Diese Offenbarungen helfen mir gerade. Andernfalls könnte ich niemals „den bösen Anfang“ – den egoistischen Wunsch – bis zum Ende enthüllen, erst alle zu hassen – um dann zu verstehen, dass es meine inneren Eigenschaften sind, die nach draußen projiziert werden.

Dann beginnst du zu verstehen, welche Hilfe der Schöpfer geleistet hat, als dir solche Wahrnehmung der Realität gegeben wurde – dein Inneres draußen zu sehen.

Du beginnst zu verstehen, inwiefern es dir hilft, weil du sonst innerhalb deines Ich vollständig geschlossen wärst. Und hier gibt es „etwas in mir, dass ich nicht für meines“ halte.

Deshalb wird unsere ganze Arbeit auf die Harmonisierung meines inneren Ich – mit der Außenwelt und besonders mit der Gruppe gerichtet. Man praktiziert eben in der Gruppe.

Wenn ich mich bemühe, mit der Gruppe zu arbeiten und verhalte mich zu den Freunden wie zu mir selbst – dann stelle ich die Unmöglichkeit der Vereinigung fest, da hilft leider keine Selbstüberzeugung.

Ich kann mich sogar zum kleinen Teil der Menschheit, der das gleiche Ziel verfolgt, zur Gruppe, nicht wie zu mir selbst verhalten – das heißt über die egoistische Vernunft hinweg.

Dann beginnst du, diese Selbstsucht, die vom Schöpfer künstlich geschaffen wurde, gerade zwecks ihrer Annullierung zu benutzen.

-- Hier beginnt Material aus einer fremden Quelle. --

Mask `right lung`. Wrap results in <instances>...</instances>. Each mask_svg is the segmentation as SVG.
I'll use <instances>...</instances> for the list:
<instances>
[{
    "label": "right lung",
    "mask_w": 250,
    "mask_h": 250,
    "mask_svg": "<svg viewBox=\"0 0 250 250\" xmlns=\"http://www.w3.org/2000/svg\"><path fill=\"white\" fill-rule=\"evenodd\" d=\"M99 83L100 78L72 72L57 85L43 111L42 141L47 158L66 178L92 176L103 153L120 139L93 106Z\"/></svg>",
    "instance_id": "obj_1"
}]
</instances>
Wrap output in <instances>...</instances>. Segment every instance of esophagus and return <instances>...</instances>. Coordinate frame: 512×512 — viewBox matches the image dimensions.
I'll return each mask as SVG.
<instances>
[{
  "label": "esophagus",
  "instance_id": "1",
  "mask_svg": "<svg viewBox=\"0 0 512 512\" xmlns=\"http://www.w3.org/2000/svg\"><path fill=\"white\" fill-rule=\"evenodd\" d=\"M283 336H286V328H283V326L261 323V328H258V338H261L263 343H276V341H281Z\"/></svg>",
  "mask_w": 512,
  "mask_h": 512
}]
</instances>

Alleine kannst du es nicht machen, du musst es nur wünschen und den Schöpfer bitten, die Selbstsucht zu korrigieren. Warum muss man bitten? Um die Verbindung mit dem Schöpfer aufzubauen!

„Wie denn?!… Verstehe, dass du es bist! Verhalte dich zu den anderen mit Liebe, denn sie sind die Teile deiner Seele!“ – „Ich kann es … nicht“

„Aber es sind doch deine Freunde, deine Nächsten, sie verfolgen das gleiche Ziel! Schließlich, was trennt euch voneinander?!“ – Die Kraft des Zerbrechens, die der Schöpfer als eine Art Hindernis stellte – und ich kann es nicht überwinden.

Dann bittest du gerade darum, dich zu korrigieren – du bittest um die Korrektur – und bringst die ganze äußere Welt in die innere Harmonie.